Pour censurer cette décision, la chambre commerciale a visé l’article 1131 du Code civil et énoncé « qu’en statuant ainsi, alors qu’elle avait, d’abord, constaté que la société Oracle s’était engagée à livrer la version (…) ce dont il résulte un manquement à une obligation essentielle de nature à faire échec à l’application de la clause limitative de réparation, la Cour d’appel a violé le texte susvisé ».

La clause du contrat de cession dérogeait certes au principe de réparation du dommage causé par l’inexécution contractuelle et protégeait un débiteur qui n’avait pas réussi à fournir la prestation promise, sans en avoir été empêchée par un cas de force majeure.

Il ne s’agissait là, cependant, que d’une manifestation banale de la faculté reconnue aux parties d’écarter les articles 1147 et suivants du Code civil, qui ne sont pas d’ordre public. Les justifications apportées à cette règle demeurent bien réelles dans les contrats commerciaux. La limitation ou la suppression des dommages et intérêts contractuels permet de limiter le coût de l’assurance et donc le prix du service. Le client en retire un avantage évident.

Quant au dommage éventuel, il en fait son affaire, pouvant d’ailleurs parfois se couvrir par une assurance directe. Encore faut-il, certes, que la clause ne prive pas l’engagement du débiteur de sa force contraignante. On refuse en effet qu’un contractant vide habilement le contrat de sa substance en se ménageant, pour le cas de l’inexécution, des garanties telles qu’elles lui permettraient de se soustraire à sa force obligatoire (Cass. civ. 3e, 1er juin 2005). Mais il faut pour cela des clauses drastiques, privant le créancier de tout recours contre le débiteur.

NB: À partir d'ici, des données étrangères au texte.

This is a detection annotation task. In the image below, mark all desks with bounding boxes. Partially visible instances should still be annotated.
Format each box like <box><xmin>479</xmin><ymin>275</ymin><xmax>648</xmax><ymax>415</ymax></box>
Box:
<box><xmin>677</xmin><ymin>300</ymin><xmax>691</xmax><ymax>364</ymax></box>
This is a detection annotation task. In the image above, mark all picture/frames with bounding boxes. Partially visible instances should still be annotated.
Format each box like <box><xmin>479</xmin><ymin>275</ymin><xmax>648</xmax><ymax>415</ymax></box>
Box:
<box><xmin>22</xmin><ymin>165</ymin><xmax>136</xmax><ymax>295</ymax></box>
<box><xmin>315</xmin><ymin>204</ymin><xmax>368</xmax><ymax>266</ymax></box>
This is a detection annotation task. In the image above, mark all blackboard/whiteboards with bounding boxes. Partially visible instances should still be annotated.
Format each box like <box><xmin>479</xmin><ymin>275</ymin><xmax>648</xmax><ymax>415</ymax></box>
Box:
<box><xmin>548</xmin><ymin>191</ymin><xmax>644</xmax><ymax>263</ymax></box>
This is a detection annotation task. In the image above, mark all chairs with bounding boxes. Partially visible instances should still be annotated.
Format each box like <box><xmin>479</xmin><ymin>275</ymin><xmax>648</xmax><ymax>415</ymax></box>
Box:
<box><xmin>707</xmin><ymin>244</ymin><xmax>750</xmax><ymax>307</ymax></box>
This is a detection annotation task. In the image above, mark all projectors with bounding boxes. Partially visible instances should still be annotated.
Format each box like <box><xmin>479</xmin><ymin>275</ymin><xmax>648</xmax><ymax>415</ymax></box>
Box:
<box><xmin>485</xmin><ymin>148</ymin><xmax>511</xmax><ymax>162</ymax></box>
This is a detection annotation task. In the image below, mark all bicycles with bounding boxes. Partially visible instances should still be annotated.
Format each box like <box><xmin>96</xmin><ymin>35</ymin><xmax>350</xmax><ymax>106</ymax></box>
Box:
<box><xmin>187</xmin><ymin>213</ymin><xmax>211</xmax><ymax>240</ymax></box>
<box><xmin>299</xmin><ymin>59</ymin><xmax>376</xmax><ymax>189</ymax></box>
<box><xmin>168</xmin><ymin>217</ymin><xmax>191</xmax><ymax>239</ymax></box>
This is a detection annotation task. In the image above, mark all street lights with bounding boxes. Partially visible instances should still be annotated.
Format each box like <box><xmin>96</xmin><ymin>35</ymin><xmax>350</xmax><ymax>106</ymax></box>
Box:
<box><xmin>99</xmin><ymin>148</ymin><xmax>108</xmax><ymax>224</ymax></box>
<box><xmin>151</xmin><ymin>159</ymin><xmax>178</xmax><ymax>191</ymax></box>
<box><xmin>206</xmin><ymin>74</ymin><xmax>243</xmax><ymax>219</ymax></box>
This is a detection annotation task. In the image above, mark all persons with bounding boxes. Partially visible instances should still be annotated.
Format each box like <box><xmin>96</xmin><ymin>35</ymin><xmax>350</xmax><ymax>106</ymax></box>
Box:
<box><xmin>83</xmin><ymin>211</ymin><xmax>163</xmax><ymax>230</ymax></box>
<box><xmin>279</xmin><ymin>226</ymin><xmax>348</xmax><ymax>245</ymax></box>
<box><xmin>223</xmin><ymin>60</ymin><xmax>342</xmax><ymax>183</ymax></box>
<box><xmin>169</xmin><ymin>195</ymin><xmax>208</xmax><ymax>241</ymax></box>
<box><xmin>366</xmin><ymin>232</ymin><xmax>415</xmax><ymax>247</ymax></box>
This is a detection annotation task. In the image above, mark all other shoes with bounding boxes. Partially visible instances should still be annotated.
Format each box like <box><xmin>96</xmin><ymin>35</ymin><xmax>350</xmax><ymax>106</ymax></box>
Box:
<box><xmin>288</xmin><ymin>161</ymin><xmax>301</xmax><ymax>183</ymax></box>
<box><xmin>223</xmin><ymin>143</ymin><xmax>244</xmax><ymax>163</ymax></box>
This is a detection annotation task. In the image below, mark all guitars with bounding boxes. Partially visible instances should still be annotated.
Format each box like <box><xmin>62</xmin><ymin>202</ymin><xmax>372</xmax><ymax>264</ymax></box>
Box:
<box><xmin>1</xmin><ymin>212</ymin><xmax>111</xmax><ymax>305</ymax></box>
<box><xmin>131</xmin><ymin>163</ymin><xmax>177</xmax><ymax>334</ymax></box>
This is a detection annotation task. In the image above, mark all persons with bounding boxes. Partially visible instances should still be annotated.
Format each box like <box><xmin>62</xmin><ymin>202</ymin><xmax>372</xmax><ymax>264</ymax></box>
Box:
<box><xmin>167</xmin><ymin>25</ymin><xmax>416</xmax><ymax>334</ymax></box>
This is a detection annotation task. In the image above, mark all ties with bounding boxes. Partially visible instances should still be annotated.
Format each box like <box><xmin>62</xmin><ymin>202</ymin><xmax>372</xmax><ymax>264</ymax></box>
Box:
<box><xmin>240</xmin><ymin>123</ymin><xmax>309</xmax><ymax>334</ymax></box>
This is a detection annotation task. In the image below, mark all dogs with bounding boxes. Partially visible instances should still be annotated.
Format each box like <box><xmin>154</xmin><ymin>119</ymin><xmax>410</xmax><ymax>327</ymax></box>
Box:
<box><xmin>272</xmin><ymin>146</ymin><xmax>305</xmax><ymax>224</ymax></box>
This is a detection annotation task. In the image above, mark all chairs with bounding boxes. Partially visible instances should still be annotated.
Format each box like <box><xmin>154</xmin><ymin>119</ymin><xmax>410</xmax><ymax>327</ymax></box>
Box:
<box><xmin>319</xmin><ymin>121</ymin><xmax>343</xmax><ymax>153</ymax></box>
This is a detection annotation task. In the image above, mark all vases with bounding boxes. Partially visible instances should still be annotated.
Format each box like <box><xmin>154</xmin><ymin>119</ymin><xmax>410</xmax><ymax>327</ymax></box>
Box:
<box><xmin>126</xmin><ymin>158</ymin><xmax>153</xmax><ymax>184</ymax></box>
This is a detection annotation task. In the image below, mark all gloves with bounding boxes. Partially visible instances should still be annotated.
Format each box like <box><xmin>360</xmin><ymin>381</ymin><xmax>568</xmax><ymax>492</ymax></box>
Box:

Tel n’était pas le cas de la stipulation litigieuse, qui laissait intact le droit de demander la résolution du contrat (Voir : Effets de la résolution du contrat), mais aussi celui de demander l’exécution forcée (droit exercé par le client), que le créancier aurait pu utiliser s’il avait soupçonné le débiteur de faire preuve de mauvaise volonté dans l’exécution du contrat. Quant au droit d’agir en réparation, il n’était semble-t-il que réduit, la clause étant simplement « limitative » de responsabilité.

Pour finir, on observe que la décision ne peut pas non plus s’expliquer par la volonté de protéger un contractant en situation d’infériorité économique. L’absence de loi relative aux clauses abusives dans les contrats entre professionnels peut expliquer que des juges soient tentés de purger certains contrats de clauses dont ils devinent qu’elles résultent d’un abus de la puissance économique de l’une des parties.

Plus récemment, dans un arrêt du 5 juin 2007, la Chambre commerciale de la Cour de cassation a censuré pour manque de base légale un arrêt d’appel qui avait refusé de considérer que la perte de la marchandise pouvait être considérée comme une faute lourde permettant d’écarter une clause limitative d’indemnisation, au motif que la cour d’appel n’a pas recherché, comme elle y était invitée, si l’impossibilité de localiser les marchandises remises au commissionnaire de transport pendant leur acheminement ne constituait pas un manquement de ce dernier « à une obligation essentielle permettant de réputer non écrite la clause limitative d’indemnisation ».

La chambre commerciale a pris soin de souligner dans l’arrêt Chronopost que la clause limitative d’indemnisation n’était pas contenue dans un contrat type, mais, s’agissant d’un contrat de commission de transport, dans « la convention liant les deux parties » (Cass Com, 5 juin 2007).